Extrait =>

========================================================================

1. La metteure en scène de mon prochain show (15-16-17 janvier à Calixa-Lavallée) me donne la permission de rater une répett importante afin d'assister au souper départemental où pour la dernière fois (ou en tout cas la dernière fois avant un boutte) je passerai la soirée avec tous mes amis collègues réunis. J'ai très hâte de passer ce moment avec eux. Je songe déjà à la bonne bouteille de Chianti que je vais acheter pour l'occasion.
2. Pendant la pause du diner, un étudiant ne se présente pas à son rendez-vous, ce qui me donne quelques minutes de libres. Je me joins donc à un groupe de collègues pour aller suivre la mini-formation sur les techniques de réanimation et de massage cardiaque. Au milieu de la cafétéria, on «joue» à se sauver la vie (Heimlich) puis on pratique le massage sur des mannequins, à s'en donner mal aux bras.
1. + 2. = 3.

========================================================================

Lignes répertoriées =>
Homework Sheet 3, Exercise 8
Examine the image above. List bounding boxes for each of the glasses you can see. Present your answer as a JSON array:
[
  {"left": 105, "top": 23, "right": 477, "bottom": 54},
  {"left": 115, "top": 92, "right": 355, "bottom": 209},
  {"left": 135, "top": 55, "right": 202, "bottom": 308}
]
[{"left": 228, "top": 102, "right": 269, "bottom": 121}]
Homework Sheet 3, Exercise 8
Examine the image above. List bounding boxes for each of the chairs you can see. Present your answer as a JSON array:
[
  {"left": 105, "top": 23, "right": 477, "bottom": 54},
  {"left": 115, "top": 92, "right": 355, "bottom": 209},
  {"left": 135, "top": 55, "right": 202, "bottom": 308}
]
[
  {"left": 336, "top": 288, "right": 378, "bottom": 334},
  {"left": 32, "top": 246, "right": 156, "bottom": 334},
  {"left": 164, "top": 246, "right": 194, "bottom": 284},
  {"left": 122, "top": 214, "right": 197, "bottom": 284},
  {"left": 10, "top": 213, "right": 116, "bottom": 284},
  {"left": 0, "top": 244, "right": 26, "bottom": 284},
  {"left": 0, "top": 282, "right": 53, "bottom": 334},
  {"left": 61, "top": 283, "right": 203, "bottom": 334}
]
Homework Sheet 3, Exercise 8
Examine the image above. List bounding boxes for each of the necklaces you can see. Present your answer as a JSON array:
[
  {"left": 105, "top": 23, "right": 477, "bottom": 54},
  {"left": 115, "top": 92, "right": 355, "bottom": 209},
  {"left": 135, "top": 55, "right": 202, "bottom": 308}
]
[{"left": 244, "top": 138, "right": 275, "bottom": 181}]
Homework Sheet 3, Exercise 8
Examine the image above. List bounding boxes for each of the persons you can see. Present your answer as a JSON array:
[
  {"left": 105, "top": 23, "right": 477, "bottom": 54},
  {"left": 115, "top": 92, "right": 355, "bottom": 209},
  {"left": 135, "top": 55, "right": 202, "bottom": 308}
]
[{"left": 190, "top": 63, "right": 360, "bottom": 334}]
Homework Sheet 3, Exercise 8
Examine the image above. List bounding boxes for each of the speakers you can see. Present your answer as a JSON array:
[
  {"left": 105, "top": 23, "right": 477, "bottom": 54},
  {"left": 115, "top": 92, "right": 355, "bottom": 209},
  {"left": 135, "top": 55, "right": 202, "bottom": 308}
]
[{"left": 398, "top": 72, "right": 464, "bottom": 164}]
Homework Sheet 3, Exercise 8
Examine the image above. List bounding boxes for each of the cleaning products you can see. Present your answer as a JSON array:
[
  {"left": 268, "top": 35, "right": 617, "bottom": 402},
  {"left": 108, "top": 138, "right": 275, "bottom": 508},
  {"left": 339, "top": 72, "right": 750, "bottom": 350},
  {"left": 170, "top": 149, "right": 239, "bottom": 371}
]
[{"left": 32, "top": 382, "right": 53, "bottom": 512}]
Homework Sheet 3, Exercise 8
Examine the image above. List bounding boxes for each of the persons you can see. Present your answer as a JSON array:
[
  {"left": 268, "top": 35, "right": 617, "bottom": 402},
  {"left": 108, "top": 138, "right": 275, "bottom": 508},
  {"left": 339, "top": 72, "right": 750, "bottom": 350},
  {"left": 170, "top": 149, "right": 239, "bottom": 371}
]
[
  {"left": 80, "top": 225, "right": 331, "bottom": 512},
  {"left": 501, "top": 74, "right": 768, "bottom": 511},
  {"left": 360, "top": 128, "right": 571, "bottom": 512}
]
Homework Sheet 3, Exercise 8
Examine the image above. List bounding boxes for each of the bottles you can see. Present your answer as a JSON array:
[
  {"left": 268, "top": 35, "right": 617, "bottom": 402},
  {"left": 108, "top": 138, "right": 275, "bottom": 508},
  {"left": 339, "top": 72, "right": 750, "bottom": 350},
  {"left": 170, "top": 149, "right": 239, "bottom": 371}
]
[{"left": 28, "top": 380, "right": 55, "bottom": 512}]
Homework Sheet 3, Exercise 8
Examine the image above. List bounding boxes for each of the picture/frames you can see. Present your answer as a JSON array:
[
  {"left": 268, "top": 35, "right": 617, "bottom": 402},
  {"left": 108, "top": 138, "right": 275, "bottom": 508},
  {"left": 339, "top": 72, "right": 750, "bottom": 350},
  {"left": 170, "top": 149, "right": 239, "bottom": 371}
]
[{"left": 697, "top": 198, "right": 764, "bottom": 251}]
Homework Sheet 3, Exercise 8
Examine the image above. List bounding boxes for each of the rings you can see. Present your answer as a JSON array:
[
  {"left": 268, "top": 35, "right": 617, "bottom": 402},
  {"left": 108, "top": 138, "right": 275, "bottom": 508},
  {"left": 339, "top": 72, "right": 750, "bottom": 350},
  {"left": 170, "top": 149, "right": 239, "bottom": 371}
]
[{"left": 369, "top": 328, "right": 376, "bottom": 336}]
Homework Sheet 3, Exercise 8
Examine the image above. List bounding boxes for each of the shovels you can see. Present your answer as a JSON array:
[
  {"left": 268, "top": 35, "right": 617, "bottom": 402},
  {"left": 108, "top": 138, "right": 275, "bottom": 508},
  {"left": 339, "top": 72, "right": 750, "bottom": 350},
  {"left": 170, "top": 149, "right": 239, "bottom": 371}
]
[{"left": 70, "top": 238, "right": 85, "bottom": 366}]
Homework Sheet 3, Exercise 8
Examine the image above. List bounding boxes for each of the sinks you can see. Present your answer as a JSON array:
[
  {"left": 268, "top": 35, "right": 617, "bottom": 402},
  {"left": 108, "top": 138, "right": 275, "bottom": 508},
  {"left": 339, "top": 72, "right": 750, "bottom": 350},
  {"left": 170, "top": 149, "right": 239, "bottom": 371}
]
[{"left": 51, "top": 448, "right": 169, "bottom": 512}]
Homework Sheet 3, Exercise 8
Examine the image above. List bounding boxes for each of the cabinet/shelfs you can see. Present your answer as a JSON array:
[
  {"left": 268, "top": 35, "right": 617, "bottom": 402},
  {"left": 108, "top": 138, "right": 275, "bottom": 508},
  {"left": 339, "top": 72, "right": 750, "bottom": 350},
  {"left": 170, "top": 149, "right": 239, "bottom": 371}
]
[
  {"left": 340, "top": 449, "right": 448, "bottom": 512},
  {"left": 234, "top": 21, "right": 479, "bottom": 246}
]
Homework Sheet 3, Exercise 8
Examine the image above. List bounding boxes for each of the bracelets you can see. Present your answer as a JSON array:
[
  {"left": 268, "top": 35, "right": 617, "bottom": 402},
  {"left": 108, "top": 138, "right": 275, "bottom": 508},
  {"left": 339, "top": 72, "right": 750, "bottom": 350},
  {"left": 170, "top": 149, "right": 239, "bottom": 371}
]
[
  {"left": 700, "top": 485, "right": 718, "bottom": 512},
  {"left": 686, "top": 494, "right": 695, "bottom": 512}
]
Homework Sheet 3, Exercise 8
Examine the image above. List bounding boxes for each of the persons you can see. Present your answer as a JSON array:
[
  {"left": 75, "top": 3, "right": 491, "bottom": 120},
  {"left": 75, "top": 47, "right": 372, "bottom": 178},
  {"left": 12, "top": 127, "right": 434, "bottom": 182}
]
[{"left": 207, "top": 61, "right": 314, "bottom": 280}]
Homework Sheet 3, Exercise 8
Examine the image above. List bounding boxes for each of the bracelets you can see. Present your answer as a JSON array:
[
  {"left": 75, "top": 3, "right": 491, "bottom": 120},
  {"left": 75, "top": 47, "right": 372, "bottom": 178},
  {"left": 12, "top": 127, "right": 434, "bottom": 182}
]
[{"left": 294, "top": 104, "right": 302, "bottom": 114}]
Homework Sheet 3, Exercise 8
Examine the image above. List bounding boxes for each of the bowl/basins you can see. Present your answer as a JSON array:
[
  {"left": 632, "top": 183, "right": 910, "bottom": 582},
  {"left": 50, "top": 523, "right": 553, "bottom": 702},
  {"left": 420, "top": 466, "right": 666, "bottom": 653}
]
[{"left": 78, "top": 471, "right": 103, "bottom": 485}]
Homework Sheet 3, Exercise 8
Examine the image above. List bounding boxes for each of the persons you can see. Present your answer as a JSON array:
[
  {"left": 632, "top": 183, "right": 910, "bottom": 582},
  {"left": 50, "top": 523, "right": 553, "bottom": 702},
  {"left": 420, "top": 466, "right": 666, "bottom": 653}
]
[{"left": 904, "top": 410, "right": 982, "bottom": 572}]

========================================================================

Votre objectif =>
Recopiez mot pour mot, s'il vous plaît, le passage de l'extrait qui débute aux mots « 1. La metteure » et s'arrête après « acheter pour l'occasion. ».

Réponse écrite =>
1. La metteure en scène de mon prochain show (15-16-17 janvier à Calixa-Lavallée) me donne la permission de rater une répett importante afin d'assister au souper départemental où pour la dernière fois (ou en tout cas la dernière fois avant un boutte) je passerai la soirée avec tous mes amis collègues réunis. J'ai très hâte de passer ce moment avec eux. Je songe déjà à la bonne bouteille de Chianti que je vais acheter pour l'occasion.